Sa vie prit un tournant décisif lorsqu'il rejoignit l'Oratoire de l'Amour Divin à Rome, un groupe voué à la piété et à la charité, peu après son ordination à l'âge de 36 ans. À 42 ans, il fonda un hôpital pour incurables à Venise. À Vicence, il intégra une communauté religieuse « peu recommandable » composée uniquement d'hommes issus des classes les plus défavorisées – ce qui lui valut de vives critiques de la part de ses amis, qui y voyaient une atteinte à sa famille. Il se mit alors à la disposition des malades et des pauvres de la ville et les servit.
Le besoin le plus criant de l'époque était la réforme d'une Église « malade dans sa tête et dans ses membres ». Cajetan et trois amis décidèrent que le meilleur moyen d'y parvenir était de raviver l'esprit et le zèle du clergé. Ensemble, ils fondèrent une congrégation connue sous le nom de Théatins, du nom de Teate ( Chieti ), ville où leur premier supérieur-évêque avait son siège. L'un d'eux devint plus tard le pape Paul IV.

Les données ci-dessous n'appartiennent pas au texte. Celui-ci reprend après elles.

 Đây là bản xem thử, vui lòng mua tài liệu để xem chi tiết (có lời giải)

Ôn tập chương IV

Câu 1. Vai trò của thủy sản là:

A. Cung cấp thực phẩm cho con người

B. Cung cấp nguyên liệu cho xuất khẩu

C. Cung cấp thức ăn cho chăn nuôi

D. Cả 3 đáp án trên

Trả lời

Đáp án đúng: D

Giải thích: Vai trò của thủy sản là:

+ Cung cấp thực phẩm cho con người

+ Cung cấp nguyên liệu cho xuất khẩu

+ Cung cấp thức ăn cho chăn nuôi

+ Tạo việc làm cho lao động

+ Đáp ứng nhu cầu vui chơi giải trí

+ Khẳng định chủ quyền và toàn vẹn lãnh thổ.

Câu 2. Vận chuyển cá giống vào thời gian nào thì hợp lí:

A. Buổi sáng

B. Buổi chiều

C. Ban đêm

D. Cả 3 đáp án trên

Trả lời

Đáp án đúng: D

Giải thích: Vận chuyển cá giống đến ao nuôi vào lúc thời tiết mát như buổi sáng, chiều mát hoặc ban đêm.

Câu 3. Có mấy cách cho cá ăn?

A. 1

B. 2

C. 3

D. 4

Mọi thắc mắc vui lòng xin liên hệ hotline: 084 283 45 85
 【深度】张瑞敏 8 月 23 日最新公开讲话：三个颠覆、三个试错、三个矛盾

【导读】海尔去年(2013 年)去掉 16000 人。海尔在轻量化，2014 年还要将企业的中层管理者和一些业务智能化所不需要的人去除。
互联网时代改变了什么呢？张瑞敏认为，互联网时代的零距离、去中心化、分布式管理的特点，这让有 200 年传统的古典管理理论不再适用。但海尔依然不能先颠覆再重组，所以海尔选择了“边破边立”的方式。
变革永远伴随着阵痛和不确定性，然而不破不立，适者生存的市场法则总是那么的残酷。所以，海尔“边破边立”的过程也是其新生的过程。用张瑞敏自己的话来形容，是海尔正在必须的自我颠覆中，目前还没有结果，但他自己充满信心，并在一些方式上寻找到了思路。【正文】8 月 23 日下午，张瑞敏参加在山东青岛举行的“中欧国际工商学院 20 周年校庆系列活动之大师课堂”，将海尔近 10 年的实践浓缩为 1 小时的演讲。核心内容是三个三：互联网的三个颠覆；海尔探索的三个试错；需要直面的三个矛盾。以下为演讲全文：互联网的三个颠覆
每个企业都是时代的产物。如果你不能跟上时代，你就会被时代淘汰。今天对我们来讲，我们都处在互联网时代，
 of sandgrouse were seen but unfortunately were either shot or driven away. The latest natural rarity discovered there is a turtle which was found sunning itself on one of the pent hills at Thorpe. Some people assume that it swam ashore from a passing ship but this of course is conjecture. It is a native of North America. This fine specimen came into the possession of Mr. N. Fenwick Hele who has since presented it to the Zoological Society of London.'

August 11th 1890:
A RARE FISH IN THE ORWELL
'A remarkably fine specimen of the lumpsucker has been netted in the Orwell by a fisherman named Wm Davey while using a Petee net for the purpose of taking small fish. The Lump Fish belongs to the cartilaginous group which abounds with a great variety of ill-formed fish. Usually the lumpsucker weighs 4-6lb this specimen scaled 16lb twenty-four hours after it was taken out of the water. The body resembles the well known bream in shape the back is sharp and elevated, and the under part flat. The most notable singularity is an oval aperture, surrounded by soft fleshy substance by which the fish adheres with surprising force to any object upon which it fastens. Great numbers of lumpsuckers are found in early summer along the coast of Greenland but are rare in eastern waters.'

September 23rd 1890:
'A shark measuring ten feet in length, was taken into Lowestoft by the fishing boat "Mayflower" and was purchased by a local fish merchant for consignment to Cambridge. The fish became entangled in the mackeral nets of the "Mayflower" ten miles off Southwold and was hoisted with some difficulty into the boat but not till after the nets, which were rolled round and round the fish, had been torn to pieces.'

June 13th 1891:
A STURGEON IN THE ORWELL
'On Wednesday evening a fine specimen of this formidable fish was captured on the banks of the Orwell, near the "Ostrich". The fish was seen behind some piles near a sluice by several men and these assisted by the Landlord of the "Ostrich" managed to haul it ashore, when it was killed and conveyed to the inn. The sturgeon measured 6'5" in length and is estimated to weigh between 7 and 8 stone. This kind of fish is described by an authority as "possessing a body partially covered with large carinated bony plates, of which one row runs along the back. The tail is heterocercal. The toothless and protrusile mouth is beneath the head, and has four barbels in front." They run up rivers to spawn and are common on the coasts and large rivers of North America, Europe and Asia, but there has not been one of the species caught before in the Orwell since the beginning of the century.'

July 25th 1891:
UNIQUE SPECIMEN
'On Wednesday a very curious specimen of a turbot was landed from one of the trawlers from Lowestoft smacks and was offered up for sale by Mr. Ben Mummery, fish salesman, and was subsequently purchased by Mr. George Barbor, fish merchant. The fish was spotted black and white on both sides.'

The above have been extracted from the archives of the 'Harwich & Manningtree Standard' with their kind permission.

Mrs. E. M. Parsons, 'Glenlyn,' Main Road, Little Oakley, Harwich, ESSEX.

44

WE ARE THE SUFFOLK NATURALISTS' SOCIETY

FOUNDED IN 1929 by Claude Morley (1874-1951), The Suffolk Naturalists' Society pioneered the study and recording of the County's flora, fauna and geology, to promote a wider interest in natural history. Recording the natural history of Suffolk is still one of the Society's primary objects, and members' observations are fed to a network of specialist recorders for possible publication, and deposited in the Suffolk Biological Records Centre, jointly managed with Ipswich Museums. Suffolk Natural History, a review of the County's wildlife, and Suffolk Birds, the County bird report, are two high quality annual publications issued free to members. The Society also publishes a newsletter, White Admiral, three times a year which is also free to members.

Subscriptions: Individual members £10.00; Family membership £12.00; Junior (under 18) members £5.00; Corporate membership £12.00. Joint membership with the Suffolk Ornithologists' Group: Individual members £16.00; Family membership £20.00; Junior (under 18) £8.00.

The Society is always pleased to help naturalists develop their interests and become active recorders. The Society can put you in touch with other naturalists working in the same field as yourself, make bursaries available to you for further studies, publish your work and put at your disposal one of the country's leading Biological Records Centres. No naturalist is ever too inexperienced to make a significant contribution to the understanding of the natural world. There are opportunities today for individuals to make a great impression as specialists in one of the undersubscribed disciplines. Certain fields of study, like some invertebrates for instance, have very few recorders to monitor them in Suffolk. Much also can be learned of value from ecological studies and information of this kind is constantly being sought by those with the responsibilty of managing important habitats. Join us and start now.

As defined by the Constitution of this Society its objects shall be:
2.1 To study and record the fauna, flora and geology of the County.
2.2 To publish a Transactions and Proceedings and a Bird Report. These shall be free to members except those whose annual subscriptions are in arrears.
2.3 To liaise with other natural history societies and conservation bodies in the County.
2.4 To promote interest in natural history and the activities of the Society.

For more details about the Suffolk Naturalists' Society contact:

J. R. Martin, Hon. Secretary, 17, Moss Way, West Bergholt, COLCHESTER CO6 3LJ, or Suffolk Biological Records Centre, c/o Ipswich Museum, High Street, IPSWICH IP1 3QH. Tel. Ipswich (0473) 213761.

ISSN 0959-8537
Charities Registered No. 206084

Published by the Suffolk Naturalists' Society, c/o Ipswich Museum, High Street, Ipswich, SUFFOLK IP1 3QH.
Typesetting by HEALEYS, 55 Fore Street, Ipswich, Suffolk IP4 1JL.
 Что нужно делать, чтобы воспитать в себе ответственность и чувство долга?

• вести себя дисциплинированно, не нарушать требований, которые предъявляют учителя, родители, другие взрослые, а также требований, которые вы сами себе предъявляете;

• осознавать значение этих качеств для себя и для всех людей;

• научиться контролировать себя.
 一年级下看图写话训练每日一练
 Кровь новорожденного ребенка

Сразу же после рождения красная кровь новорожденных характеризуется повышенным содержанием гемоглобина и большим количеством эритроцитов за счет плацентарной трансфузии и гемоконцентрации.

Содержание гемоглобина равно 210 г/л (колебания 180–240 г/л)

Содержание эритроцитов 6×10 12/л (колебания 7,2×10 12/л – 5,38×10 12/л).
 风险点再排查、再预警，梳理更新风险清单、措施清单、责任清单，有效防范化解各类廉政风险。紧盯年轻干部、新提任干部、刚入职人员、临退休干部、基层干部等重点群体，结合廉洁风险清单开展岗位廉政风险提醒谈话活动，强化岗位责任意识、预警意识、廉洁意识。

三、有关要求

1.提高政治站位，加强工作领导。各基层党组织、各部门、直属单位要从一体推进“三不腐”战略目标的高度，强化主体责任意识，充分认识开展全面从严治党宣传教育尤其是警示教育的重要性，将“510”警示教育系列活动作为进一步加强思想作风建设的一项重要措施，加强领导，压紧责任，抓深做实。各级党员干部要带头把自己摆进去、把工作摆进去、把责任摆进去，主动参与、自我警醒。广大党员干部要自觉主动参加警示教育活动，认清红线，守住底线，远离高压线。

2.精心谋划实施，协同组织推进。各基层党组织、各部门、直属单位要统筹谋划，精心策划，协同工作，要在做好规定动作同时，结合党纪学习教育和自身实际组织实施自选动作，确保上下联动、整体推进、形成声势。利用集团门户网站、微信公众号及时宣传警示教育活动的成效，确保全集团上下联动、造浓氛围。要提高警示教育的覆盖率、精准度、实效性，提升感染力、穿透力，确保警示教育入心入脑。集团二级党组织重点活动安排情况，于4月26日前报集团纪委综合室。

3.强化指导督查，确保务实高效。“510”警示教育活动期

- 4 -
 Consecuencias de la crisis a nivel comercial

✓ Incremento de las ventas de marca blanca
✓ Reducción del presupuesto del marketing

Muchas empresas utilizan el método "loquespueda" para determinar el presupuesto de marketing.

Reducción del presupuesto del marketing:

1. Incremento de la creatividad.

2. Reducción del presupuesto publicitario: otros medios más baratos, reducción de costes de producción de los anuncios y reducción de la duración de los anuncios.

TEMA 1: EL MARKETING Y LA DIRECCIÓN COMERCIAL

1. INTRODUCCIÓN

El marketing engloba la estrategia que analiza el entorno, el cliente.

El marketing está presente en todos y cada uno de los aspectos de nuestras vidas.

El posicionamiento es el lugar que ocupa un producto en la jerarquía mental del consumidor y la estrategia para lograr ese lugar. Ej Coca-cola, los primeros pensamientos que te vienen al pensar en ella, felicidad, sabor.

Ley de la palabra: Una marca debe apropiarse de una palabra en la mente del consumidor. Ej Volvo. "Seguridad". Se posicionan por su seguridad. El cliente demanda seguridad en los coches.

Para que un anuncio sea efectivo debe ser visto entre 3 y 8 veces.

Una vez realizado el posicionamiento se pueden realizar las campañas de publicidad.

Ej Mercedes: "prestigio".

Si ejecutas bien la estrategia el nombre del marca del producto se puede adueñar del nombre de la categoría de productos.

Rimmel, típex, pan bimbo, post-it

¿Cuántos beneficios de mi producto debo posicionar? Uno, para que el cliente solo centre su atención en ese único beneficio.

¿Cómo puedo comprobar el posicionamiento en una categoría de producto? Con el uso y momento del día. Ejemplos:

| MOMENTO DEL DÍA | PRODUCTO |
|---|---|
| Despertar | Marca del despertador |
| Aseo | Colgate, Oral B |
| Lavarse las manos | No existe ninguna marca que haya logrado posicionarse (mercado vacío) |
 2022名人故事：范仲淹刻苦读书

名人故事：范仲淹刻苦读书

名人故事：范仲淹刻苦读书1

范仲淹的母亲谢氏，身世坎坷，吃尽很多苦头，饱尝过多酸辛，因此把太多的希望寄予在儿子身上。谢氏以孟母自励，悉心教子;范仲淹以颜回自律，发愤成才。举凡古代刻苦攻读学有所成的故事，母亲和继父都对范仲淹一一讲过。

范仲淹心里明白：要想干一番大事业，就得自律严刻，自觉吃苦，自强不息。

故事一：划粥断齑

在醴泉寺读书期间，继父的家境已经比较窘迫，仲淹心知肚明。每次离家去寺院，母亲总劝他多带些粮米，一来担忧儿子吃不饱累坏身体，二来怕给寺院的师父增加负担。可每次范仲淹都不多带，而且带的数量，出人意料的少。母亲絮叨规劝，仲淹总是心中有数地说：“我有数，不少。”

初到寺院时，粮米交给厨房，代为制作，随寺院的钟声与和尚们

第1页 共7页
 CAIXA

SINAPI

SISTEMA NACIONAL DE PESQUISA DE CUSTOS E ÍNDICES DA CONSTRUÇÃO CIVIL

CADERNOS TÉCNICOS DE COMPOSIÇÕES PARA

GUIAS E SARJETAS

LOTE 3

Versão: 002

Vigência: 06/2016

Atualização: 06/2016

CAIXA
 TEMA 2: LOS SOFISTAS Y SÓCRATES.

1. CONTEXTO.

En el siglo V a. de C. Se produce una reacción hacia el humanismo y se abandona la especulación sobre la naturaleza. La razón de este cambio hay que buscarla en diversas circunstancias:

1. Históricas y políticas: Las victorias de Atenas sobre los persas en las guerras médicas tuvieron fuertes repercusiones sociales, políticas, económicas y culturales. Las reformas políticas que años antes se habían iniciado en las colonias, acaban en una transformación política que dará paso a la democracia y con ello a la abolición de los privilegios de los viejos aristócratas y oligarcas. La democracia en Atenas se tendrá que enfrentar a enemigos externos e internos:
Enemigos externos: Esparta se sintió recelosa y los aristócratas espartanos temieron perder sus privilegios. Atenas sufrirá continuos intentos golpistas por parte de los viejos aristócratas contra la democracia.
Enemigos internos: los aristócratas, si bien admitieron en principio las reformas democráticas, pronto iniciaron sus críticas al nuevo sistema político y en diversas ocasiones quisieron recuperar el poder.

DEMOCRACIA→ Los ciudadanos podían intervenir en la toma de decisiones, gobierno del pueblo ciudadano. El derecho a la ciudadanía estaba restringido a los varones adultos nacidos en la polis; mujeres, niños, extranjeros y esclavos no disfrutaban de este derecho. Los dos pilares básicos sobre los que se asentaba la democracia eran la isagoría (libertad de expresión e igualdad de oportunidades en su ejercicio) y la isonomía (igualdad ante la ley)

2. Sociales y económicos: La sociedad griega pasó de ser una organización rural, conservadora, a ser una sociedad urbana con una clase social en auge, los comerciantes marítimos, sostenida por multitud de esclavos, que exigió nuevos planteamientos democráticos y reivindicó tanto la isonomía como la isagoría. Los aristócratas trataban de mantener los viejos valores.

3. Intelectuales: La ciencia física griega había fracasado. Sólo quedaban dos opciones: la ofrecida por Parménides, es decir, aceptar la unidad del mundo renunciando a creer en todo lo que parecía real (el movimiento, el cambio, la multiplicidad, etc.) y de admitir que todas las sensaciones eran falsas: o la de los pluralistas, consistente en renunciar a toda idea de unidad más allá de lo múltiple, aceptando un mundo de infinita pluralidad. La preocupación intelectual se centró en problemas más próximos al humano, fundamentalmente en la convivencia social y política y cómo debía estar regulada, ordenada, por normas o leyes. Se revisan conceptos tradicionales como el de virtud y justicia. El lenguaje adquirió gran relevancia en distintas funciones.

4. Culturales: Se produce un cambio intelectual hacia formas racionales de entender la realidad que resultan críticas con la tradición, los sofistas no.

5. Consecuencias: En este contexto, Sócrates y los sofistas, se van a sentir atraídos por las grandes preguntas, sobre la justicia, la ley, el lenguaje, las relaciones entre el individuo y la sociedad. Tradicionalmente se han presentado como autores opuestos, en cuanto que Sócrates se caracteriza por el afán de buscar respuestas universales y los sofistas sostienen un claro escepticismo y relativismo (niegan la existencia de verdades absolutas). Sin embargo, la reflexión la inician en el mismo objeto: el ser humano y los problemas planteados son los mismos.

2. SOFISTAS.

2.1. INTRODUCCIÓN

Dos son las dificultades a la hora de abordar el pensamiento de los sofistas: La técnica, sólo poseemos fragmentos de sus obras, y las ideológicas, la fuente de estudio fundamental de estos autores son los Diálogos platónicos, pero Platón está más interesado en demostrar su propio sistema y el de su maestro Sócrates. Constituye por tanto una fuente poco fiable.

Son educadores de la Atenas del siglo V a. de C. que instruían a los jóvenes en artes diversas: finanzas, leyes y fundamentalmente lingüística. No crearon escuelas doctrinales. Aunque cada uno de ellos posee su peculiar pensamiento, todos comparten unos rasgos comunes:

Ils parvinrent à s'enfuir à Venise après la destruction de leur maison à Rome lors du sac de la ville par les troupes de l'empereur Charles Quint en 1527. Les Théatins furent une figure marquante des mouvements de réforme catholiques qui se développèrent avant la Réforme protestante. Cajetan fonda un Monte de Pieta – « montagne ou fonds de piété » – à Naples, était l'une des nombreuses organisations caritatives de crédit à but non lucratif qui accordaient des prêts sur gage. Son objectif était d'aider les pauvres et de les protéger des usuriers. La petite organisation de Cajetán devint par la suite la Banque de Naples, avec d'importants changements de politique.
Réflexion
Si Vatican II avait été brutalement interrompu après sa première session en 1962, de nombreux catholiques auraient eu le sentiment que la croissance de l'Église avait été gravement compromise. Cajetan partageait ce sentiment à propos du concile de Trente, qui s'est tenu de 1545 à 1563. Mais comme il le disait, Dieu est le même à Naples qu'à Venise, avec ou sans Trente ou Vatican II. Nous nous ouvrons à la puissance de Dieu quelles que soient les circonstances, et sa volonté s'accomplit. Les critères de réussite de Dieu diffèrent des nôtres.